Convergence of improper integral $\to\pi$

Question

$$\int_0^\pi\frac{\sin^2x}{\pi^2-x^2}\mathrm dx$$

$\sin$ is converging, but the rest has infinite limit in this segment, while $ \to\pi$, so Abel doesn't work. Dirichlet is not working either. I tried to bound this integral, but unsuccessfully. Not sure what else to use. Any throughts?

Answer 1

Denote $u= \pi -x$. You have $$f(x)= \frac{\sin^2x}{\pi^2 - x ^2} = f(\pi - u) = \frac{\sin^2 u}{\pi^2-(\pi-u)^2}= \frac{\sin^2 u}{2 \pi u-u^2}.$$

Therefore $$\lim\limits_{u \to 0} \frac{\sin^2 u }{2 \pi u - u^2} = 0$$ as $\sin u \sim u$ around $0$.

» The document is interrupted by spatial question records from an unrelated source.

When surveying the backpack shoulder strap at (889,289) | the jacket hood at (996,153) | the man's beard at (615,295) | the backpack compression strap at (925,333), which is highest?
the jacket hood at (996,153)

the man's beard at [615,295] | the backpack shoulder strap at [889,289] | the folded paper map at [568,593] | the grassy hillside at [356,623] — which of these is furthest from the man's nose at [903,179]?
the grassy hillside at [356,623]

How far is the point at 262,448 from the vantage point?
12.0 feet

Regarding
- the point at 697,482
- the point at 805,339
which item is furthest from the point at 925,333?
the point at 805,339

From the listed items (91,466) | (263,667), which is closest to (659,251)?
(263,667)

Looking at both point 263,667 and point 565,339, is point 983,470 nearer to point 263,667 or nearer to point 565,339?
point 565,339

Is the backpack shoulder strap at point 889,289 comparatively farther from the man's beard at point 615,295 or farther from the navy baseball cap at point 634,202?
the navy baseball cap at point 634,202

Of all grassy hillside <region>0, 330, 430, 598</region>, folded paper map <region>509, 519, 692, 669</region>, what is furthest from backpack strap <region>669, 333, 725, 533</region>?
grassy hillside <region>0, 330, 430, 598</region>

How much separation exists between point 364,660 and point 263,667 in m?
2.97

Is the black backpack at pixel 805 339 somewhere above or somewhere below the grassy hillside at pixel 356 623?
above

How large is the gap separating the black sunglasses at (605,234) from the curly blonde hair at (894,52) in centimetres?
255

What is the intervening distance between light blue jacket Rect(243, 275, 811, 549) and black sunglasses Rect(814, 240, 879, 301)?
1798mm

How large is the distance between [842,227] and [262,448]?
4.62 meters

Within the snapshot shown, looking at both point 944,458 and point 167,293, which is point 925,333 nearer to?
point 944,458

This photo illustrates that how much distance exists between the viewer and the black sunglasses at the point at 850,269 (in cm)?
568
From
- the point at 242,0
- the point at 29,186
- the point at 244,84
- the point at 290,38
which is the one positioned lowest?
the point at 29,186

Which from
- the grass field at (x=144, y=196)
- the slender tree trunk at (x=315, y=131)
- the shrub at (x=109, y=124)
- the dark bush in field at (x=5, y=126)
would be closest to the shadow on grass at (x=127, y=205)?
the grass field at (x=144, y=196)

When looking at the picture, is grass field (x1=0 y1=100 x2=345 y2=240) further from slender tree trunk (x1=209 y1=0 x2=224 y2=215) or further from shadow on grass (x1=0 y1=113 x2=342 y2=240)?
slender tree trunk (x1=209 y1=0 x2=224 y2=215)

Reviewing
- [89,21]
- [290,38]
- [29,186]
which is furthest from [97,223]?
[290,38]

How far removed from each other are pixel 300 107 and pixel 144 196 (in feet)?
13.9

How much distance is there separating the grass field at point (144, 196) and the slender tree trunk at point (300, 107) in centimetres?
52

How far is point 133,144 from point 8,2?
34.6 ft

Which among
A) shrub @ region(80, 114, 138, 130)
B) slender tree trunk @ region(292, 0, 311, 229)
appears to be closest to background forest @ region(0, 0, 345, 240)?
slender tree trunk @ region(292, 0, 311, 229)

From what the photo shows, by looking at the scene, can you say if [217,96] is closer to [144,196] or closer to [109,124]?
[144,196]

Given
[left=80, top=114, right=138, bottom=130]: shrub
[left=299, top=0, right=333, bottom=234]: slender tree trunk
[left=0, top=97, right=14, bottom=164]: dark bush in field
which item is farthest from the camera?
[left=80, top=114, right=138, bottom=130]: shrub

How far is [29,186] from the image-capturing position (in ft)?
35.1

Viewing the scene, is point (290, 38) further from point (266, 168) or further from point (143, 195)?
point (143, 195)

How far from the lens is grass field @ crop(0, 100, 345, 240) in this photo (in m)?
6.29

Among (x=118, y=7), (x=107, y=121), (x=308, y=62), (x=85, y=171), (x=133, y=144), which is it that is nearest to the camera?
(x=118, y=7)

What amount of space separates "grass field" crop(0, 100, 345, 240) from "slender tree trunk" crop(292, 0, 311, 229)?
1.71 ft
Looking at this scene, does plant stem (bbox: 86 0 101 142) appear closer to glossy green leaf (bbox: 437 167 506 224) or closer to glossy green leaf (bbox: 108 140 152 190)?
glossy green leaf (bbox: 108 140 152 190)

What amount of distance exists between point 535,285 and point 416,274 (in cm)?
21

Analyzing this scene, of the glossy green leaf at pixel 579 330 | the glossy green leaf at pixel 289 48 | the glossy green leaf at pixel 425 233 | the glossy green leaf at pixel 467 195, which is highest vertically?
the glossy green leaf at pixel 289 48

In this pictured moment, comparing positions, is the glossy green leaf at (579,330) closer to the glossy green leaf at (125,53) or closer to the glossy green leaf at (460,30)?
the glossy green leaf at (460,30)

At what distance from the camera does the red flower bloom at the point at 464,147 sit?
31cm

Conclusion, the function under the integral sign is continuous at $\pi$ and the integral converges.

Answer 2

Split the integral in half and apply $x\mapsto\pi-x$ to the $x>\pi/2$ integral. You'll see each integral ends up with an integrand whose numerator and denominator are respectively $O(x^2)$ and $O(x^{0\,\text{or}\,1})$ for small $x$, and the integrals converge.